- [Selected extract]
Scotland’s first rock star James Hutton broke new ground in the 18th Century with his pioneering work in geology but his thirst for knowledge and discovery ranged far further, from Scotland’s hills to its rain clouds and around the world.
Yet, despite being one of history’s most significant Scots, few today would recognise his portrait. Supporters are determined to change that before the tercentenary of his birth in 2026.
Hutton, who is regarded as The Father of Geology, is better known in the US than in his homeland, with American high schools often teaching their students about the advancements made during the Scottish Enlightenment, while Scottish high schools do not.
His work was truly revolutionary across a variety of scientific disciplines, and he was the original thinker still shaping our knowledge today. Professor Colin Campbell is the chief executive of The James Hutton Institute, an agricultural and land research institute named in Hutton’s honour. He spoke to The Post about how far-reaching, and ranging, Hutton’s work was. “He was a bit of a polymath,” said Campbell. “He invented new chemical processes made of chimney soot that made him financially independent and gave him the freedom to think and study many different things.

- [Supplied records]
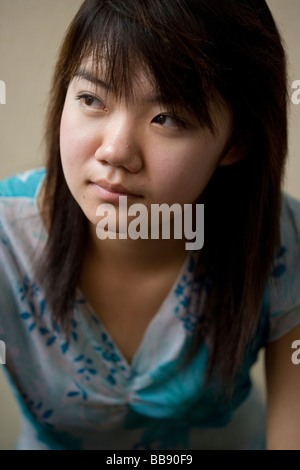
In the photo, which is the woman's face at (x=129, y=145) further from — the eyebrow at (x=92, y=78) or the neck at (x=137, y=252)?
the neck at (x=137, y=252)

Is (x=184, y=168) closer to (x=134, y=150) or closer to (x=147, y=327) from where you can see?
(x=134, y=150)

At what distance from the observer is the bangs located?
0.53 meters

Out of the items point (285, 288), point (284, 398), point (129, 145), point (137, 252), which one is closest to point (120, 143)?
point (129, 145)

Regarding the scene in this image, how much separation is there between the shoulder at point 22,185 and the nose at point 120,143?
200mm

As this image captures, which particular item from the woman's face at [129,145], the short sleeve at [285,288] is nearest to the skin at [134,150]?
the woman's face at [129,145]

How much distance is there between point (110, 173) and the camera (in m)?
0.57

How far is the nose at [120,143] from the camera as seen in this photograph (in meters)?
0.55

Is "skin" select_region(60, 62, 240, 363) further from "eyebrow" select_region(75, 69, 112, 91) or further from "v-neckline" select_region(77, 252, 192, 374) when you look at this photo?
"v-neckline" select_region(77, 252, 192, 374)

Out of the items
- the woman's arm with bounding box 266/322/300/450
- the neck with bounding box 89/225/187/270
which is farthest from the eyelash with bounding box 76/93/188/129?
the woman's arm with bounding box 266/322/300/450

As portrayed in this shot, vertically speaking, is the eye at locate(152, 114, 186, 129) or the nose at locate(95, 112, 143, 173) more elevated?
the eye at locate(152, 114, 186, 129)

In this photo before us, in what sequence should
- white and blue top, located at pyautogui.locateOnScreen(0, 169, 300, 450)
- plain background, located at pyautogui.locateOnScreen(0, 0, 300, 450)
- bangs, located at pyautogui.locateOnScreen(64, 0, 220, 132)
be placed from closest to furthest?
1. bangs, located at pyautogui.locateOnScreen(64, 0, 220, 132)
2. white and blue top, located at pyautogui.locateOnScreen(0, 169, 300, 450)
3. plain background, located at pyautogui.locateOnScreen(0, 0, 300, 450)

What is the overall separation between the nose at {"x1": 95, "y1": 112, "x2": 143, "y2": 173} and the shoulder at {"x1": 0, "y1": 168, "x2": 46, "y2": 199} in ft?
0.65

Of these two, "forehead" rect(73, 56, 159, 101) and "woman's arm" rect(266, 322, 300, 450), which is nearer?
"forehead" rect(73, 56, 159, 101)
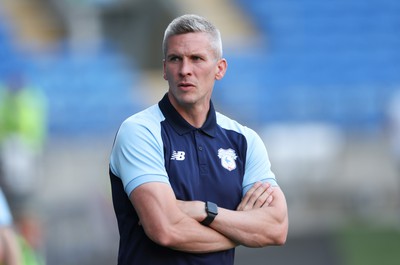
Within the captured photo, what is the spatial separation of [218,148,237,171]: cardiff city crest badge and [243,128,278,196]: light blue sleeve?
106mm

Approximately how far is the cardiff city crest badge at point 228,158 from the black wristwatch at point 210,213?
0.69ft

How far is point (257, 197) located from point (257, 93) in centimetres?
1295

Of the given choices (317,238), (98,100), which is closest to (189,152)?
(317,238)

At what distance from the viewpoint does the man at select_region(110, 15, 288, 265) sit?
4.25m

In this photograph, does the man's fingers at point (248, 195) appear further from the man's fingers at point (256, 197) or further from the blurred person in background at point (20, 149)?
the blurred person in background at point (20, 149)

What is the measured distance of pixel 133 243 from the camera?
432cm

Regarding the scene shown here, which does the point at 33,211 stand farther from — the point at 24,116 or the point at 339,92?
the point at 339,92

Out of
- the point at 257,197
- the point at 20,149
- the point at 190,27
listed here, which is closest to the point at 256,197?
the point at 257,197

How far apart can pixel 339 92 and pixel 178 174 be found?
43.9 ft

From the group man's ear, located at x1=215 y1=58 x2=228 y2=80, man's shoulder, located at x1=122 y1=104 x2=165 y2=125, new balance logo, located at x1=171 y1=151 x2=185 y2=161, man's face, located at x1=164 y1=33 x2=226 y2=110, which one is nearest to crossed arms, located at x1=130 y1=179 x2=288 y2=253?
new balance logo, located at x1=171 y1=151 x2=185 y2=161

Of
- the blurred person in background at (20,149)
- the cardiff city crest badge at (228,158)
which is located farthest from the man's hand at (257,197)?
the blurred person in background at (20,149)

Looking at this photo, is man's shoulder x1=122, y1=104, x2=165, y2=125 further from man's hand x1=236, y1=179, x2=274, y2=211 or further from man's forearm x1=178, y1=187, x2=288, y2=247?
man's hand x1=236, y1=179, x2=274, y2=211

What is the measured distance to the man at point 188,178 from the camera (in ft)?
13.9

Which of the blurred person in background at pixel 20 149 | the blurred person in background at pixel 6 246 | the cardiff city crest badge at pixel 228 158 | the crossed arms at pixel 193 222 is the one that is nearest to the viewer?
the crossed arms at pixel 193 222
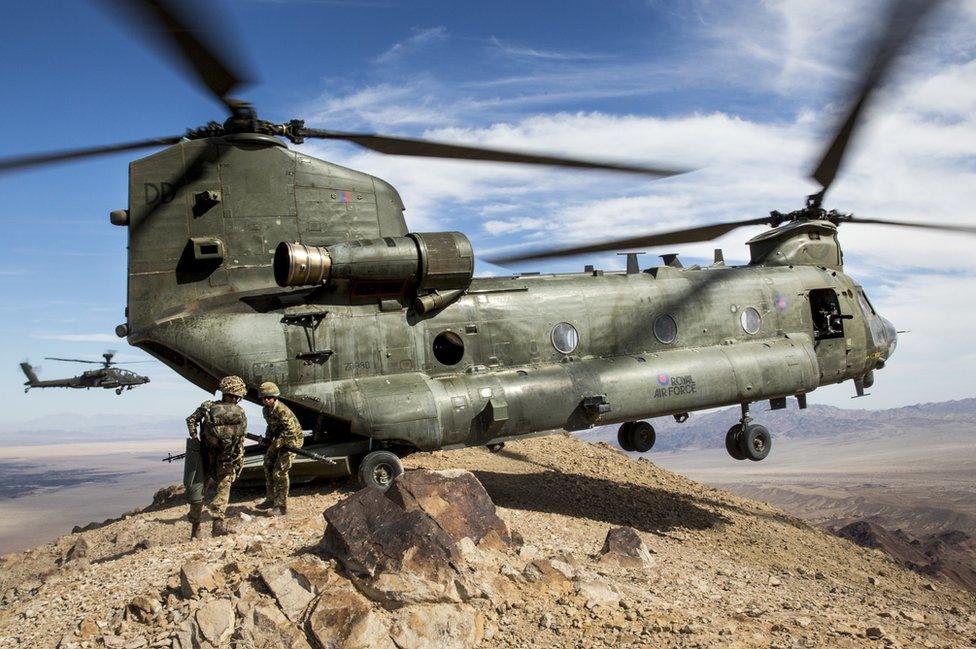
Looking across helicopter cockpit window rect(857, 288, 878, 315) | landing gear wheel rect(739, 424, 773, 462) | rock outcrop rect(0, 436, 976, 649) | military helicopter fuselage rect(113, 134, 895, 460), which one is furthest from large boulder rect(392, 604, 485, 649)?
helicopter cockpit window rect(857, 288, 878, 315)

- [Work to do]
- 1) Write out the passage of the James Hutton text that opens with the words containing "Scotland’s first rock" and closes with "around the world.".
- 2) Find each line in the rows that contains the string "neckline", and copy those lines.
The James Hutton text and the rows were taken from unrelated sources.

- [Solutions in order]
- 1)
Scotland’s first rock star James Hutton broke new ground in the 18th Century with his pioneering work in geology but his thirst for knowledge and discovery ranged far further, from Scotland’s hills to its rain clouds and around the world.

- 2)
Is "skin" select_region(60, 62, 240, 363) further from "eyebrow" select_region(75, 69, 112, 91) or further from "v-neckline" select_region(77, 252, 192, 374) when you look at this photo?
"v-neckline" select_region(77, 252, 192, 374)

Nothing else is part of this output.